REPUBLIKA.CO.ID, JAKARTA -- Kasus penyerangan pemuka agama oleh pelaku yang dianggap tidak waras tidak cukup selesai dengan pengobatan. Tetap diperlukan adanya proses hukum terhadap pelaku.
"Prinsipnya, treatment lalu punishment," ujar Pakar Psikologi Forensik Reza Indragiri Amriel, Jumat (23/2).
Dengan begitu, meski pelaku dianggap memiliki gangguan jiwa maka setelah rehabilitasi, secara berkala pelaku harus tetap dievaluasi. Nantinya, saat pelaku sudah cukup waras untuk menjalani proses hukum, maka pihak kepolisian harus menyelenggarakan pidananya.
Ia menegaskan, dengan menyimpulkan bahwa para pelaku penganiayaan dan pembunuhan pemuka agama adalah orang gila, maka masalah selesai dengan pasal 44 KUHP yang menyebutkan seseorang tidak dapat dipertanggungjawabkan secara pidana karena cacat kejiwaan. Padahal rasa aman dan penegakan hukum jauh lebih penting dari pengobatan yang diterima pelaku.
Diakui Reza, kepolisian seharusnya tidak hanya fokus pada pelaku. Berdasarkan pasal 491 KUHP, Polri perlu mencari dan memproses pihak-pihak yang tidak merawat para pelaku yang dianggap tidak waras.
Rangkaian penyerangan dan pembunuhan pemuka agama ini rupanya membuat sejumlah tokoh menyorotinya dengan narasi sedemikian rupa. Menurutnya, narasi yang dibangun justru memiliki kemiripan dengan situasi yang tergambar pada pasal 6 dan 7 Undang-Undang Nomor 15 tahun 2003 tentang Pemberantasan Tindak Pidana Terorisme.
"Muncullah pertanyaan, apakah rangkaian peristiwa dimaksud merupakan kriminal murni ataukah sudah bisa dikategori sebagai tindak terorisme?" katanya.
Narasi-narasi menyeramkan, bahkan sarat dengan teori konspirasi, merupakan ramifikasi masalah penganiayaan pemuka agama ke persoalan hoax. "Ini juga pidana, dan produksi hoax tampaknya tidak hanya dilakukan oleh masyarakat biasa," ujar dia.
Contohnya tokoh elit seperti ketua partai politik. Ia melanjutkan, tokoh tersebut membuat simpulan dramatis di media bahwa rangkaian peristiwa ini terkait Pemilihan Presiden (Pilpres) 2019. Tindakan tersebut seharusnya ditindak pihak berwajib jika dia tidak bisa menjelaskan metode dan nalar untuk sampai pada simpulannya tersebut.

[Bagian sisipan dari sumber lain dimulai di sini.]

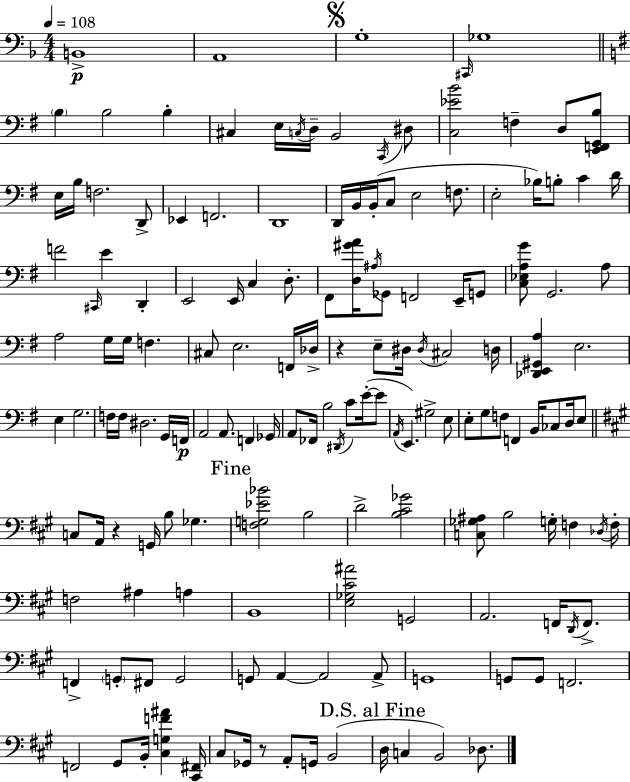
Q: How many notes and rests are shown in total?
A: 154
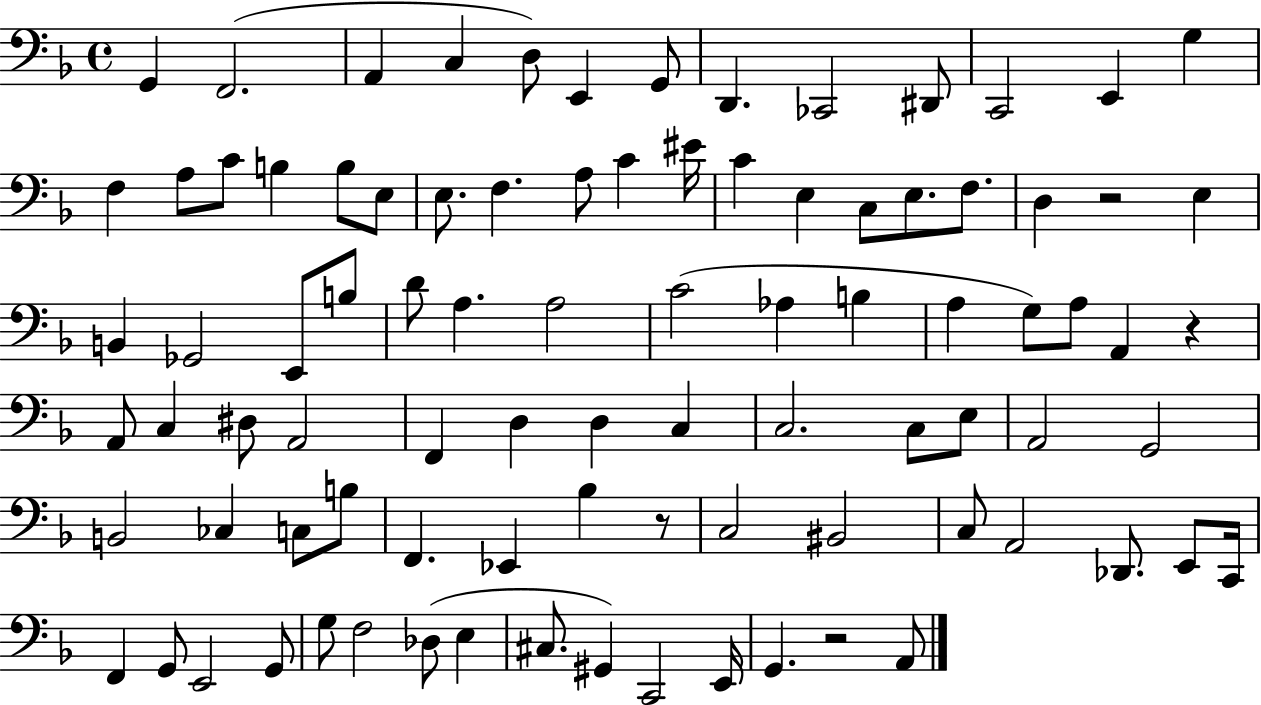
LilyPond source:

{
  \clef bass
  \time 4/4
  \defaultTimeSignature
  \key f \major
  g,4 f,2.( | a,4 c4 d8) e,4 g,8 | d,4. ces,2 dis,8 | c,2 e,4 g4 | \break f4 a8 c'8 b4 b8 e8 | e8. f4. a8 c'4 eis'16 | c'4 e4 c8 e8. f8. | d4 r2 e4 | \break b,4 ges,2 e,8 b8 | d'8 a4. a2 | c'2( aes4 b4 | a4 g8) a8 a,4 r4 | \break a,8 c4 dis8 a,2 | f,4 d4 d4 c4 | c2. c8 e8 | a,2 g,2 | \break b,2 ces4 c8 b8 | f,4. ees,4 bes4 r8 | c2 bis,2 | c8 a,2 des,8. e,8 c,16 | \break f,4 g,8 e,2 g,8 | g8 f2 des8( e4 | cis8. gis,4) c,2 e,16 | g,4. r2 a,8 | \break \bar "|."
}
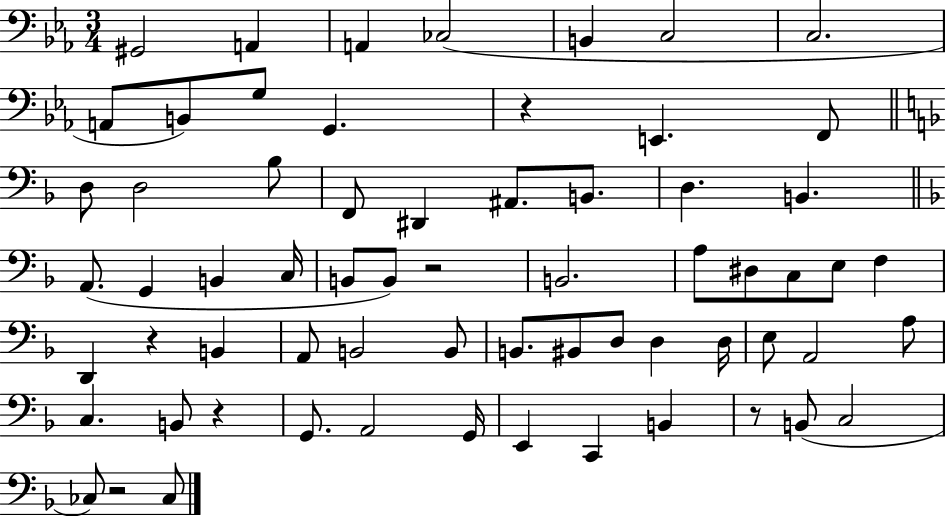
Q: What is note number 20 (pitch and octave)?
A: B2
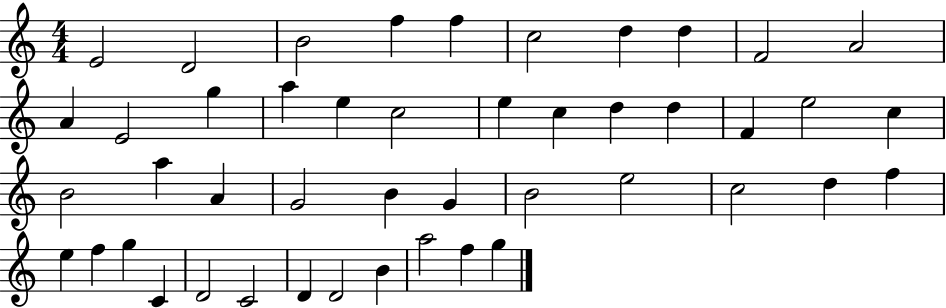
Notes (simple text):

Sebab, pernyataan simpulannya itu menjadi sebuah //hoax// yang justru mewabahkan rasa tidak aman masyarakat dan memanaskan resiko benturan antar kelompok.
"Nah, sebagaimana penindakan terhadap khalayak awam yang membuat dan menyebar hoax, Polri kudu tidak pandang bulu dengan menindak tegas tokoh elit yang melakukan perbuatan serupa," kata dia.
Bahkan, jika terbukti bersalah maka hukuman lebih berat harus diberikan mengingat posisi sentral tokoh tersebut di tengah publik.